*TASK*
Answer these questions using the SFF book list below:
1. Which book won Jemisin the Hugo for Best Novel in 2016?
2. What is the name of the tunneling ship whose crew Rosemary Harper joins?
3. Which publisher is listed for The Martian?

Perhaps it’s inevitable then that this decade has produced incredible art? That the artists of this era are working at extraordinary levels to try to do the work of exploring and deconstructing the rollercoaster we’ll all on? I’ve attempted to round up Ten Must-Read SFF Books of the 2010s, but this list could have had fifty other books on it and they’d also be must-reads.
The Broken Earth Trilogy by N.K. Jemisin
(Orbit, 2015, 2016, 2017)
If the 2010s has produced one true Titan of Fantasy, one person who’s going to be carved into a mountain beside Tolkien and Delany and Butler and Jordan, it’s gotta be N. K. Jemisin. The author penned two mammoth trilogies within the last decade, the Inheritance Trilogy and the Broken Earth Trilogy, and it’s the Broken Earth series in its entirety that I’m recommending here. The books address climate disaster, stolen magic, class issues, and slavery, but they also build an incredible, original magic system, and then they give you characters you want to hang out with, and nuanced baddies to hate. Plus they’re super funny, and human, and warm.
Not only did Jemisin become the first Black author to win a Hugo for Best Novel in 2016 for The Fifth Season, but the two subsequent volumes of the trilogy, The Obelisk Gate and The Stone Sky, also won, making her the first author to win the award for three consecutive years. If there’s one author who will serve as an inspiration to the next generation of fantasy writers, it’s N. K. Jemisin.
The Long Way to a Small, Angry Planet by Becky Chambers
(Harper Voyager, 2016)
Do you miss ‘90’s Star Trek? Do you love watching a crew of people from a lot of different walks of life learn to work together and grow as people (or, y’know, whatever) while their ship hurtles through the void of space? If yes, you probably want Becky Chambers’ work in your life. Her first novel, The Long Way to a Small, Angry Planet was Kickstarted and self-published in 2014 before being republished by Hodder & Stoughton. Chambers introduces readers to Rosemary Harper, a Martian-born human who joins the crew of the tunneling ship Wayfarer in order to ditch her old life. She gets a gig as the ship’s clerk, and tries to fit in with the rest of the shipmates while hiding her past—and why she had to leave it behind.
The Long Way to a Small, Angry Planet gave the 2010s character-driven sci-fi that made room for lots of different alien species, genderfluidity, characters hooking up in improbable ways, and, most important of all: it chose optimism in the face of the future.
The Martian by Andy Weir
(Broadway Books, 2014)

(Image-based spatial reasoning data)
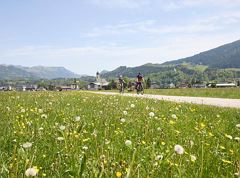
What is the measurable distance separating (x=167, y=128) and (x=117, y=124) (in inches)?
43.5

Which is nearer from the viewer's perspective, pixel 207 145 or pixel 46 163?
pixel 46 163

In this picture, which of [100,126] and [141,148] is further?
[100,126]

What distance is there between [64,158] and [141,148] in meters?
1.72

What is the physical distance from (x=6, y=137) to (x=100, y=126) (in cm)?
252

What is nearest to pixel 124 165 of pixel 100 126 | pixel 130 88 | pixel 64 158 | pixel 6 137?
pixel 64 158

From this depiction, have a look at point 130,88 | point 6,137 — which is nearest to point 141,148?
point 6,137

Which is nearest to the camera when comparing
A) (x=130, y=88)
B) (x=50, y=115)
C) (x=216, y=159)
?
(x=216, y=159)

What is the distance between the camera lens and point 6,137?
6.72 meters

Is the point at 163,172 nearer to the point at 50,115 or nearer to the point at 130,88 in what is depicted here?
the point at 50,115

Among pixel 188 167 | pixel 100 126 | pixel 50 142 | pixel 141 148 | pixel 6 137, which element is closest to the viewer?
pixel 188 167

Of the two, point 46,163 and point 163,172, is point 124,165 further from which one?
point 46,163

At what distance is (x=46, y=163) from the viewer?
497 centimetres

*SOLUTION TO THE PROBLEM*
1. The Fifth Season
2. The Wayfarer
3. Broadway Books